The finest run from scrimmage in the game was turned in by Spiers, a 30-yard touchdown run which (illegible word but "which" is my best guess) left Baker fans agog. The boy took off around left end and picked up several fine blocks, but was faced by at least three Baker secondary men near the sideline. Showing the same broken field running form he showed with the JJ's last year for Murphy Corkern, Spiers cut back to his right and streaked past the safety man spinning and churning his legs up and down like pistons."
But Georgia was back in Columbia, forty miles away, which for teenagers might as well have been a million. In her absence, Don commenced working part-time at Sutherland and Welch Hardware and Sporting Goods store and focused on football, earning the nickname "Killer" which has endured in Bogalusa. The moniker came courtesy of the largest player on the team, 186-pound tackle Wayne "Gator" Bond and Coach Sigrest who in a 1953 Wednesday afternoon practice drill hollered, "Get ready, Gator, here comes the Killer again!"
Mr. Don detailed some of the 1953 Lumberjack nicknames, "From left end, to right end, the linemen were "Big End" Hemphill, "Crow" Stewart, "Mike" Stupka, "Sweet-Pea" Barlow, "Blind Ed" Cassidy, "Gator" Bond, and "Possum" New. The quarterback was "Artie" Steinweinder, the Left Halfback, "Briar" Irvine, Fullback, "Butch" LeBlance, and right halfback, "Killer" Spiers."
By season's end, sweethearts Don and Georgia had reunited, following the BHS game in Columbia. At game's end, she - the Columbia High School baton twirling cheerleader - marched out on the field to greet "Killer" Spiers.
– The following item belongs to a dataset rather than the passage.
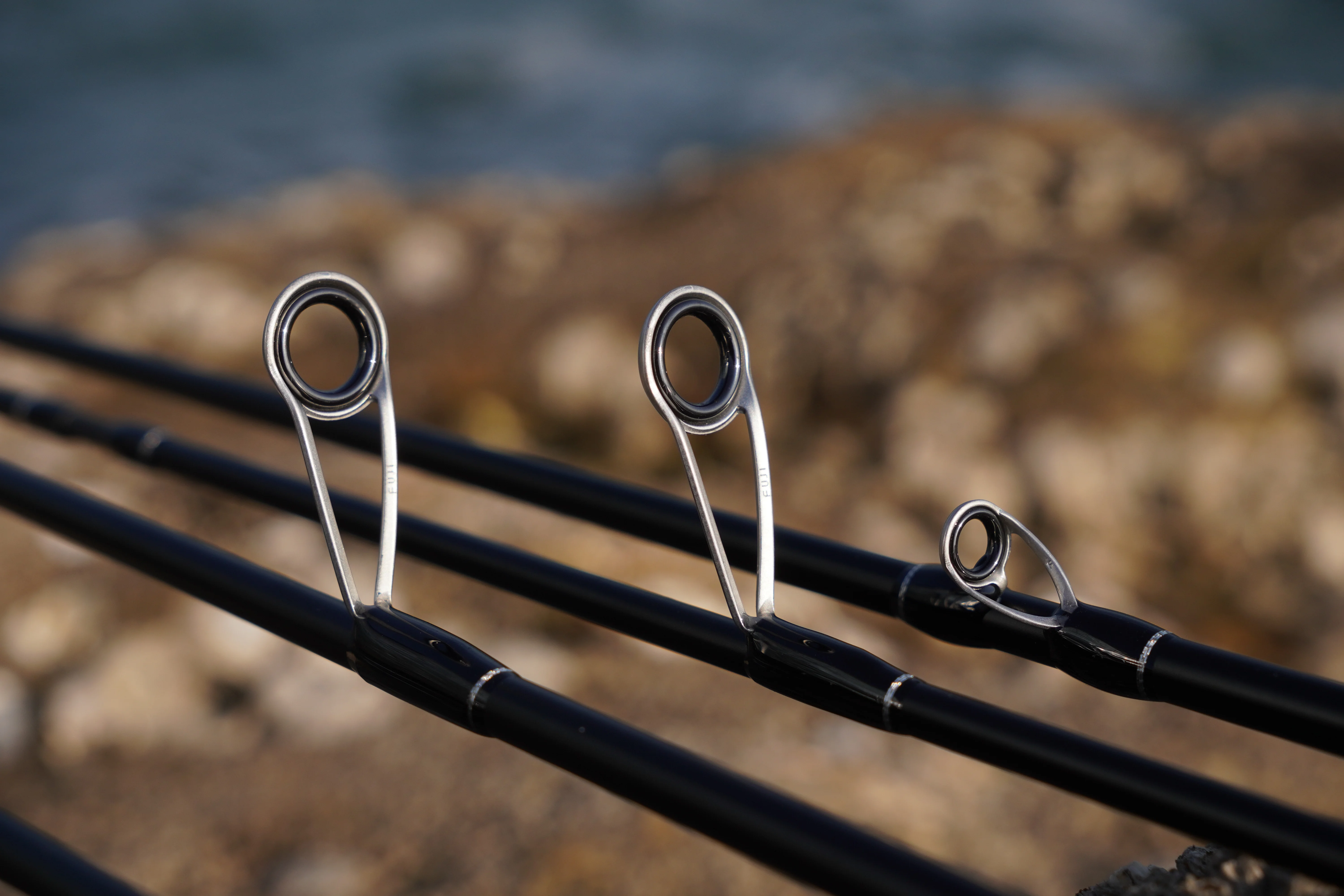 BUDEFO Ultraleichte Spinn- und Castingruten 1-10g T800 Kohlefaser Fuji-Ringe Tragbare Reise-Angelrute für Forellen und Barsche – Detail 5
Lumberjack Number 21, fleet of foot, had scored two touchdowns - taking it to the house for the opposition. Thereafter, the two became inseparable, traversing forty miles to court. It didn't hurt that Don's parents and sisters loved her.
But what did hurt was Don's knee, in no small part because he suffered a severe, deleterious injury in the last game of the 1953 season, effectively ending his football career. Yet during his time on the gridiron, he played against some luminaries - Billy Cannon with Istrouma High School in Baton Rouge and halfback Jimmy Taylor with Baton Rouge High School. And Killer played with four of the 1959 LSU Championship team linemen who were Bogalusa Lumberjacks. He struggled to play his senior year with a steel knee brace, but the damage was done.